BASP1 (也称CAP-23,NAP-22)是一种从脑细胞质中提取的氨基末端十四烷酰化蛋白,主要表达于细胞质和细胞核中。既往文献[5-6]报道,BASP1大量表达于神经末梢中,睾丸、淋巴器官和肾脏等中也有表达。BASP1最重要的生物学功能是通过调节细胞骨架相关蛋白的运动,促进轴突的生长和发育。已有BASP1与癌症有关的相关报道[7-8],但关于它在癌症中作用的研究很少。
BASP1过表达对不同癌症患者生存的影响有所不同。BASP1在乳腺癌[8]、黑色素瘤[9]、甲状腺癌[10]、肝细胞癌[11]和胰腺癌[12]中表达下调时,预后较差。相反,BASP1高表达与子宫颈癌患者的整体生存能力差有关[13]。迄今为止,尚未见BASP1与胃癌预后有关的报道。本研究结果表明,BASP1可能是胃癌预后不良因子。

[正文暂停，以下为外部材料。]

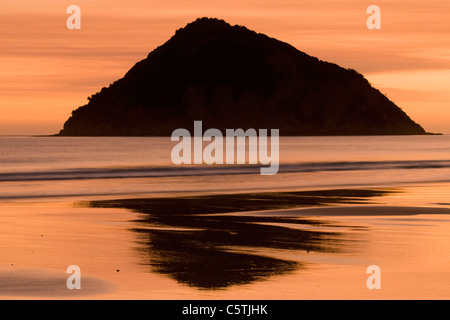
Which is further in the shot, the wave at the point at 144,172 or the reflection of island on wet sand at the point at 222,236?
the wave at the point at 144,172

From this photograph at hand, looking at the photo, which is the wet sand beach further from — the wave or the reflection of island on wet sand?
the wave

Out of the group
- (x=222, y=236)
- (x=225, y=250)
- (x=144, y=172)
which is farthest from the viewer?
(x=144, y=172)

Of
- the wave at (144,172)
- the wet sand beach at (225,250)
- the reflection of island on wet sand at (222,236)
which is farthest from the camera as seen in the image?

关于BASP1的作用机制,研究发现,乳腺癌中BASP1与雌激素受体α有相互作用[8];宫颈癌中,BASP1可能通过调节细胞周期和增殖发挥作用[13];甲状腺癌中,BASP1可能影响细胞增殖、细胞周期、细胞凋亡和迁移[10]。本研究结果显示,敲减BASP1后,胃癌细胞增殖能力未见明显变化,而迁移能力明显减弱。说明BASP1下调可改变胃癌细胞的迁移能力,提示BASP1主要通过影响胃癌细胞的迁移来影响胃癌的预后,与以往的研究结果不同。BASP1的富集分析结果显示,IL6-JAK-STAT3通路与胃癌相关。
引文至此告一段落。